А когда синий огонек побежал наконец по ладану, пан Куча встал, трижды осенил себя крестом и, возведя чистые очи к небу, замер.
Но вдруг встрепенулся.
Читая привычную молитву, «Отче наш» или «Достойно», обозный приметил в поднебесной выси сокола и соколицу, кои то парили, то реяли кругами — над самым огнищем пана Кучи-Стародупского.
— Ах, матери вашей болячка! — в досаде крикнул пан Демид и, не долго думая, выхватил стрелу из сагайдака одного из джур, рванул тетиву, но спустить не успел, оттого что в лук, сам не помня что делает, вцепился потрясенный Михайлик.
— Пане!
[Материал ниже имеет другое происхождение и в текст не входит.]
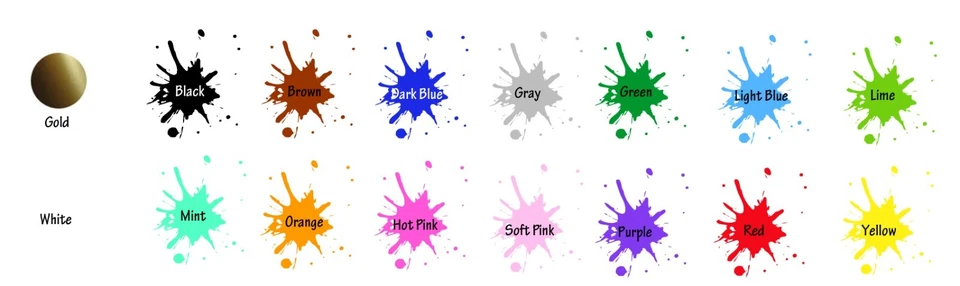 Calcomanía adhesiva Just a Good Mom with a Hood lista de reproducción - ENVÍO GRATUITO A EE. UU. Foto 2 de 2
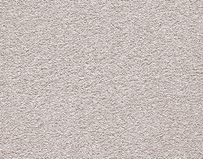 Crown Floors: Chatsworth - Luxury Linen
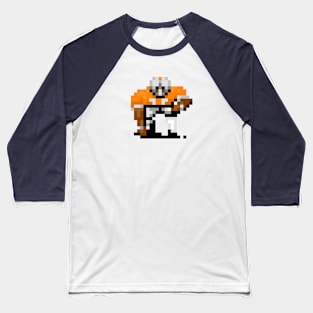 16-Bit Lineman - Tennessee Baseball T-Shirt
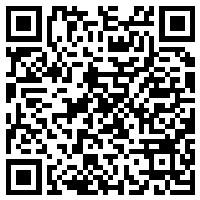 QR Code for bitcoin:bitcoin:bitcoin:bitcoin:dash:XyGoSEASB8BoHq7RmA2uqsiMBD4rrYCA5r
Опомнитесь!
Что-то вскрикнула по-своему и татарка Патимэ, ибо сокол и у них — птица священная.
Охнула и наша Я вдоха:
— Побойтесь бога, пане!
— Меж богом и мною в столь сокровенный миг — не потерплю никого, даже глупой птахи, — велеречиво ответствовал обозный, но, глянув снизу на громадину Михайлика, на его дрожащие, совсем белые губы, на его прездоровый кулак, на его жаркие очи, Пампушка лук опустил, стрелу бросил, даже вздохнул, словно бы и у самого отлегло от сердца, что не убил сгоряча того, всеми обычаями заповеданного, красна сокола, ибо стрелял наш пан Демид без промаху.
И он опять велел:
— Раздувайте!
Челядники старались, и скоро на степном кургане гора ладана задымила и взялась пламенем, и потянуло пламя ввысь, и каждый глазами следовал за ним, и каждому, ясное дело, не терпелось глянуть на небо, где в столь великоважную минуту должен быть поблизости сам господь бог, но пан полковой обозный, насупившись и гладя себя по лысине, как то всегда бывало с ним во гневе иль затруднении, спросил наконец:
— А что вы там на небе позабыли?
— Бога, — пожала плечами Явдоха.
— А кыш! С господом богом дело в сей час иметь только мне.
И приказал:
— Глядите в землю. Да раздувайте же!
Благовонный белый столб курения подымался выше да выше, и слезы увлажнили глаза обозного, словно и сам он возносился туда, к господу богу, живьем на небо стремясь, и пан все осенял себя крестом, однако поклонов не клал, дабы не отвращать взора от небес.